» SELECTED PASSAGE:
Dartmouth students frustrated by high textbook prices and deficient buyback policies may have an alternative to the College's traditional book merchants in the future.
Dogears.net -- a website that provides a marketplace for used textbook exchange on campus -- added a section for Dartmouth students last week.
The site allows students at Dartmouth to post descriptions of the textbooks they own, along with prices at which they would sell each book.
Potential buyers can then search a list of all textbook postings from students at the College, contacting possible sellers by BlitzMail.
Students who agree to a sale are expected to schedule a face-to-face meeting via BlitzMail to exchange money for textbooks.
Dogears also offers a facebook, event calendar, course guide, classified and chat features.
Dogears will compete with at least two existing textbook exchange sites at Dartmouth -- basement.dartmouth.edu and dartmoose.com -- neither of which has proved particularly popular on campus.
However, company officials speculated that their site's breadth of features will allow Dogears to succeed where previous sites have failed.
"If you offer a compelling service with features that your competitors don't, students will be drawn to that," said Andrew Arnold, Dogears' vice president of development. "Dogears brings everything together -- you can have a discussion with a person and then look at their profile on the same site."
Dartmouth undergraduates expressed some willingness to use a site like Dogears in an informal survey conducted by The Dartmouth, although most said they had not used competing locally-created sites for textbook exchange.
Laura Pearlstein '07 said she would "definitely use the site."

» ASSIGNED TASK 1: Reproduce the Dogears textbook-exchange article verbatim, from "The site allows" up to and including "popular on campus.".
» ASSIGNED TASK 2:
Answer these questions using the Dogears textbook-exchange article:
(a) Which two existing textbook exchange sites at Dartmouth will Dogears compete with?
(b) What position does Andrew Arnold hold at Dogears?
(c) Through what service do potential buyers contact sellers?
» ASSIGNED TASK 3: Write the next few sentences of the Dogears textbook-exchange article, picking up after its final sentence.

» RECORD EXCERPTS:
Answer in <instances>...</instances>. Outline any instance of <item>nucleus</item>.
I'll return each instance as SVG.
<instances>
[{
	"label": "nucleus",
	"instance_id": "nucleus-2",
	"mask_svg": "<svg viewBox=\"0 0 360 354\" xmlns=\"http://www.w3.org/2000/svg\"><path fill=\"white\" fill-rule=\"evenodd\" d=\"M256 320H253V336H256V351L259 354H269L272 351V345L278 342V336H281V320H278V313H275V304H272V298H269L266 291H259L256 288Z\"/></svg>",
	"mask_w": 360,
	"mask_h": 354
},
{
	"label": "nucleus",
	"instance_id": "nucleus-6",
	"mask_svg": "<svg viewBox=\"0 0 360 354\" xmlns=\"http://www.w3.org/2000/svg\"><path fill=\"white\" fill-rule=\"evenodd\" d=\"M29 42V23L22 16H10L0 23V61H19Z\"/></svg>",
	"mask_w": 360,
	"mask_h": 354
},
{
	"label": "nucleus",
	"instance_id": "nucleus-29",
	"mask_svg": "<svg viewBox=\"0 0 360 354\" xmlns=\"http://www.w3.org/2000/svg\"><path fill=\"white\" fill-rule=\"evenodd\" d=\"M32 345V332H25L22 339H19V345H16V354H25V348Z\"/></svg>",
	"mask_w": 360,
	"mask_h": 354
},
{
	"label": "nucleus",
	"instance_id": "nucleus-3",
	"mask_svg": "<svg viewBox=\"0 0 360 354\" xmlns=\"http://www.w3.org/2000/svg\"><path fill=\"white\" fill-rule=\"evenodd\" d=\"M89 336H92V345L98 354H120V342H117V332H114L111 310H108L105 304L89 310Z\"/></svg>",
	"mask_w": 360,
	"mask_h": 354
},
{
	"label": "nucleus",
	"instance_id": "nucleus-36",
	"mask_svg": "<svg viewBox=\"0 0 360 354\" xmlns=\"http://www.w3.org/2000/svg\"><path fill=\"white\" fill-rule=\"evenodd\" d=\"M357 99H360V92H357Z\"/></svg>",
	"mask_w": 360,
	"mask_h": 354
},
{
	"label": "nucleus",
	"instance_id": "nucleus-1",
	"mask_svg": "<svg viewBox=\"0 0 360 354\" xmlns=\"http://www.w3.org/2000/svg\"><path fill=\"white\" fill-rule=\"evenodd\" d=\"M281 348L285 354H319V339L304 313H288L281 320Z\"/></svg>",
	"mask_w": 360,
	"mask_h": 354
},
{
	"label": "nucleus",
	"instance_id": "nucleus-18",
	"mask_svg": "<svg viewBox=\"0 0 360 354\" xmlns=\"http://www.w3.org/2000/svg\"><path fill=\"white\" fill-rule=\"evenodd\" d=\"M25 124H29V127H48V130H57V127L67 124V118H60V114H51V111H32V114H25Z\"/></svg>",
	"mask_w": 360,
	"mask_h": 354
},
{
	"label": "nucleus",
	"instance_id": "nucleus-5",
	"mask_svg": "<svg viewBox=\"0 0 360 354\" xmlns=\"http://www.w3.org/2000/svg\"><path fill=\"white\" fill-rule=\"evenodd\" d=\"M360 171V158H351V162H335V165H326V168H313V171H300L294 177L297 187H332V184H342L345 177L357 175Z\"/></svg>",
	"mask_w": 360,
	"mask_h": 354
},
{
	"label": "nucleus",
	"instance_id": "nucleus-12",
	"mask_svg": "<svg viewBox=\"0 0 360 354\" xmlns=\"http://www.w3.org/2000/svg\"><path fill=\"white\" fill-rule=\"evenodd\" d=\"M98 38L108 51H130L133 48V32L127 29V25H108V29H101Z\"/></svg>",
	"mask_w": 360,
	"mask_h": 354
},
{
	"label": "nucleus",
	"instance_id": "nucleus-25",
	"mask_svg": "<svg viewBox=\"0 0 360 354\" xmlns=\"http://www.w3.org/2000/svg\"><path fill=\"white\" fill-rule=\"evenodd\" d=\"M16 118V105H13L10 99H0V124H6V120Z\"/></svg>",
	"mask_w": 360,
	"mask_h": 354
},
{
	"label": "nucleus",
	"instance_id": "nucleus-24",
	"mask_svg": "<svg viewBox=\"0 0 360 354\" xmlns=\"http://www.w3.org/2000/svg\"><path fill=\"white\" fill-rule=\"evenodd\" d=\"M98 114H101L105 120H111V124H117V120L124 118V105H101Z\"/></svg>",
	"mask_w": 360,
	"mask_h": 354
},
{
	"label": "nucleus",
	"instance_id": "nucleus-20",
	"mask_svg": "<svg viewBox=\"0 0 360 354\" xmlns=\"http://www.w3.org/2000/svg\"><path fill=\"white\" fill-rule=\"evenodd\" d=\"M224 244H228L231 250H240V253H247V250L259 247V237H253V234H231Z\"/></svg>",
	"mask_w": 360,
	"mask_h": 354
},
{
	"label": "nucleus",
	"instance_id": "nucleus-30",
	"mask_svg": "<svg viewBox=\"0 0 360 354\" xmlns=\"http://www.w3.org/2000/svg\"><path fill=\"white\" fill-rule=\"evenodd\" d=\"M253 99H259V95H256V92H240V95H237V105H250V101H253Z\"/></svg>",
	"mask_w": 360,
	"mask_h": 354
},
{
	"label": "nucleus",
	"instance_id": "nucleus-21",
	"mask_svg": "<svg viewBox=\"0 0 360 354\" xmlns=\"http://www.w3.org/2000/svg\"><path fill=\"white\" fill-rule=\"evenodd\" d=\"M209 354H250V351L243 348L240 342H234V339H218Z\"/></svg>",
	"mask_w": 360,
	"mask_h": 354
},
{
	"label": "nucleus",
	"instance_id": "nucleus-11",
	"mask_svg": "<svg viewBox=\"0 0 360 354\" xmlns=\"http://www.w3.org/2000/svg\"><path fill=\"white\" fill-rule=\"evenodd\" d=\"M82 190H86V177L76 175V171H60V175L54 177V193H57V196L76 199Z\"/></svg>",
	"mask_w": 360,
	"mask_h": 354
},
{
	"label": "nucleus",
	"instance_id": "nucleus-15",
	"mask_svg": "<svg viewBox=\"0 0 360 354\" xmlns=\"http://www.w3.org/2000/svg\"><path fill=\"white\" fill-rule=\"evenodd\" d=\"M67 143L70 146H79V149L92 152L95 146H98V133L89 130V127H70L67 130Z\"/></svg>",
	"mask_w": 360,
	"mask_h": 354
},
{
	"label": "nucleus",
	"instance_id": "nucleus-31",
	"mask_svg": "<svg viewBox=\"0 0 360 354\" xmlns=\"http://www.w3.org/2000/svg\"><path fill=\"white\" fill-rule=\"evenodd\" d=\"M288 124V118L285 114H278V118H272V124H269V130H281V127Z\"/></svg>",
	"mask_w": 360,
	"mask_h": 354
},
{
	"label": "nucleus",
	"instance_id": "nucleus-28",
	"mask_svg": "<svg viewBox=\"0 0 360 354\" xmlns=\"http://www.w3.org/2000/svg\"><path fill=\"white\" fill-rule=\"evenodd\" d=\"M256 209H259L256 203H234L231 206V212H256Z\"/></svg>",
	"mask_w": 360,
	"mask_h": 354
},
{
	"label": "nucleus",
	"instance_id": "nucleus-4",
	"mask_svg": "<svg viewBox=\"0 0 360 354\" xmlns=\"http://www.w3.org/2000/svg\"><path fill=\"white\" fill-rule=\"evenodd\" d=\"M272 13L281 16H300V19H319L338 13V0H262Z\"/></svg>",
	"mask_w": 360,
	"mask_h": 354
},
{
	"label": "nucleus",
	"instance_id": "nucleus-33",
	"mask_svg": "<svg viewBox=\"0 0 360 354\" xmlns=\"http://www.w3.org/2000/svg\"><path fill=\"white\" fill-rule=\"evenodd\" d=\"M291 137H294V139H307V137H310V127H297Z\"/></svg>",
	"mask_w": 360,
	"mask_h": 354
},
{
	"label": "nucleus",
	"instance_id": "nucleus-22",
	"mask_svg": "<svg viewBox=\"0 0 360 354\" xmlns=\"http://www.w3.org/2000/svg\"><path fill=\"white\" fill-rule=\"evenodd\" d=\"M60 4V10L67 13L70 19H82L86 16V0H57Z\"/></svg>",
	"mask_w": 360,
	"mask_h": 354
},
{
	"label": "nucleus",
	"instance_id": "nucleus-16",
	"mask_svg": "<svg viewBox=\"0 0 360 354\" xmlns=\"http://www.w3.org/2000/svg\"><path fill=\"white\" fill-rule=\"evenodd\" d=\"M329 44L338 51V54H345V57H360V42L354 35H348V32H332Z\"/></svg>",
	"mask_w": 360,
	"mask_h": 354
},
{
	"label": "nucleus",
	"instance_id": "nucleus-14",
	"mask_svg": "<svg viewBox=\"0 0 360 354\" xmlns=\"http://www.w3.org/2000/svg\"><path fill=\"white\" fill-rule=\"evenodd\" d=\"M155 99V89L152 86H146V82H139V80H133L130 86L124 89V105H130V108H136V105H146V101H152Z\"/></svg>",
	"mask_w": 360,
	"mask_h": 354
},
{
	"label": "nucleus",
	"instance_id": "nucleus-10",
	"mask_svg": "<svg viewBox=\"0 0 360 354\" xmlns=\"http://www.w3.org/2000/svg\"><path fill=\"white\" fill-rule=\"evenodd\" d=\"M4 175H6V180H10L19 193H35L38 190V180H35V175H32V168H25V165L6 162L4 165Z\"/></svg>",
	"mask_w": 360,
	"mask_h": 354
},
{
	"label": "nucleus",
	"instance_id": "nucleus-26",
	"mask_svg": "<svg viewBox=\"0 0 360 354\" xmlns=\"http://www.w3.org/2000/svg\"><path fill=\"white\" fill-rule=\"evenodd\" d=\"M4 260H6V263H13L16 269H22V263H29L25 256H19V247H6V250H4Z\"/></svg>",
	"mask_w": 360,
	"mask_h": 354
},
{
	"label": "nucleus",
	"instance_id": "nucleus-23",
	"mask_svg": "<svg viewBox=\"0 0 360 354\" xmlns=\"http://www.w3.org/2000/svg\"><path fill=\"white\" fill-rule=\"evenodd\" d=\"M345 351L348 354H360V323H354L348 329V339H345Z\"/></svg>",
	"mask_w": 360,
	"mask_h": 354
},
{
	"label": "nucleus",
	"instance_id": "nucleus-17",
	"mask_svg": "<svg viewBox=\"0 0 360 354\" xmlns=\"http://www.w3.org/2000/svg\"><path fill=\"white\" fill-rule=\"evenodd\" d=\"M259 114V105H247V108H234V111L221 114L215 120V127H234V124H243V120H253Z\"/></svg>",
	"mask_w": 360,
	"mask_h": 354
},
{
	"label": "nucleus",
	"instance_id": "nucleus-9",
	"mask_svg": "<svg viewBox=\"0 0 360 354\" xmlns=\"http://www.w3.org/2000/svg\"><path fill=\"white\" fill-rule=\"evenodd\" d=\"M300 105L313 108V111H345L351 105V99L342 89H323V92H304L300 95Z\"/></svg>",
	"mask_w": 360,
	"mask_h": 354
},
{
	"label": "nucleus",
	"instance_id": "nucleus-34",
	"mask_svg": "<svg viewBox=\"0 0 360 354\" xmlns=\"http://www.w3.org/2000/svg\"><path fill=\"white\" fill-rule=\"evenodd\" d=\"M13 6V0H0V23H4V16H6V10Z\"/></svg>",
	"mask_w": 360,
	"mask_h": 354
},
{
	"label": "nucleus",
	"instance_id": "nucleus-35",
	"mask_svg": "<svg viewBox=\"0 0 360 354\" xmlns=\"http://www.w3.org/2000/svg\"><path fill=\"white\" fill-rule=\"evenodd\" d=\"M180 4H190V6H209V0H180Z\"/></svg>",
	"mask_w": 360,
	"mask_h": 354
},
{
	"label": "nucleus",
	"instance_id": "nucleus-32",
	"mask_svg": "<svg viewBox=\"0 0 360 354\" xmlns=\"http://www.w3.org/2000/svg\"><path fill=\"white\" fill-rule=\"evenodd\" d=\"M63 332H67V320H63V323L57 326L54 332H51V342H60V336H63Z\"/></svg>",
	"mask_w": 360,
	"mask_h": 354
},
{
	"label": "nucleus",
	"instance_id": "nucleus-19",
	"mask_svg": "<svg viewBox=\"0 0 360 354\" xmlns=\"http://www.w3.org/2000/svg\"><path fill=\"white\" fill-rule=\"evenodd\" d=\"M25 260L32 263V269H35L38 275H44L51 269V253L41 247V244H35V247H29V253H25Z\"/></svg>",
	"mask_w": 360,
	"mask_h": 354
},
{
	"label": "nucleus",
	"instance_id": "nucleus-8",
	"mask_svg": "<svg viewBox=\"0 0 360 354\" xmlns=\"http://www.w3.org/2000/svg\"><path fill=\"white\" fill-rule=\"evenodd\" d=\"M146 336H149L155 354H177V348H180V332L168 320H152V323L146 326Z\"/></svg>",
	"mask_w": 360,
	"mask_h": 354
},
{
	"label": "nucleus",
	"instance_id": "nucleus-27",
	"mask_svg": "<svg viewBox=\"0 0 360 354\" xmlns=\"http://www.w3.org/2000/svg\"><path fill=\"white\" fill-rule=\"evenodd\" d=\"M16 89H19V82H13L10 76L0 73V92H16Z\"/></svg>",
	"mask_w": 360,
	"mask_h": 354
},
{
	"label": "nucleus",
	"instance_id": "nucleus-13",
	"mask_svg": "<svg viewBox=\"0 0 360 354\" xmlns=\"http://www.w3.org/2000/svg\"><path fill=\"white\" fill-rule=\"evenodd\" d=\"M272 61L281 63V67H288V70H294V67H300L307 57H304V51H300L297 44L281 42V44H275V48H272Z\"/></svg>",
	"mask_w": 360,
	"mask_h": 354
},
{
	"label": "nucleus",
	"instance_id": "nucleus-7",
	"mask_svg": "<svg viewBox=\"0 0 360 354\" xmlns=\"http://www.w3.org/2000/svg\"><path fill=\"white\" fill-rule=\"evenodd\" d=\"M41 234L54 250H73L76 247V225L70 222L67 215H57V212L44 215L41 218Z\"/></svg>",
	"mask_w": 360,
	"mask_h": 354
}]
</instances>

» REPLY 1:
The site allows students at Dartmouth to post descriptions of the textbooks they own, along with prices at which they would sell each book.
Potential buyers can then search a list of all textbook postings from students at the College, contacting possible sellers by BlitzMail.
Students who agree to a sale are expected to schedule a face-to-face meeting via BlitzMail to exchange money for textbooks.
Dogears also offers a facebook, event calendar, course guide, classified and chat features.
Dogears will compete with at least two existing textbook exchange sites at Dartmouth -- basement.dartmouth.edu and dartmoose.com -- neither of which has proved particularly popular on campus.

» REPLY 2:
(a) basement.dartmouth.edu and dartmoose.com
(b) Vice president of development
(c) BlitzMail

» REPLY 3:
"I usually sell my books back to Wheelock Books, but it's a total rip-off," Pearlstein said.
"I mean, you'd sell a book back and get $1.50, which clearly is like three percent of what you paid for it, but it's better than having the books sitting on my shelf taking up space."
Mary Gribbon '06 also said she might use the site in coming terms, although she noted that she hasn't used the other sites for textbook exchange in the past.
A group of Columbia University undergraduates started Dogears in 2002 as a book exchange site within their college. The site reportedly caught on quickly at Columbia and is currently quite popular.
"I'm sure everyone at Columbia has used Dogears at least once," Columbia sophomore McClain Braswell said.
Braswell also said that the site is more widely used at Columbia for its textbook exchange feature than for anything else.
"I've used the listing of local businesses once. I've never used the facebook or the course guide," Braswell said.
Dogears expanded to offer services to additional colleges after its initial popularity at Columbia. Last week, the company expanded coverage again, adding 20 colleges to bring the total number of schools served to 40 around the nation.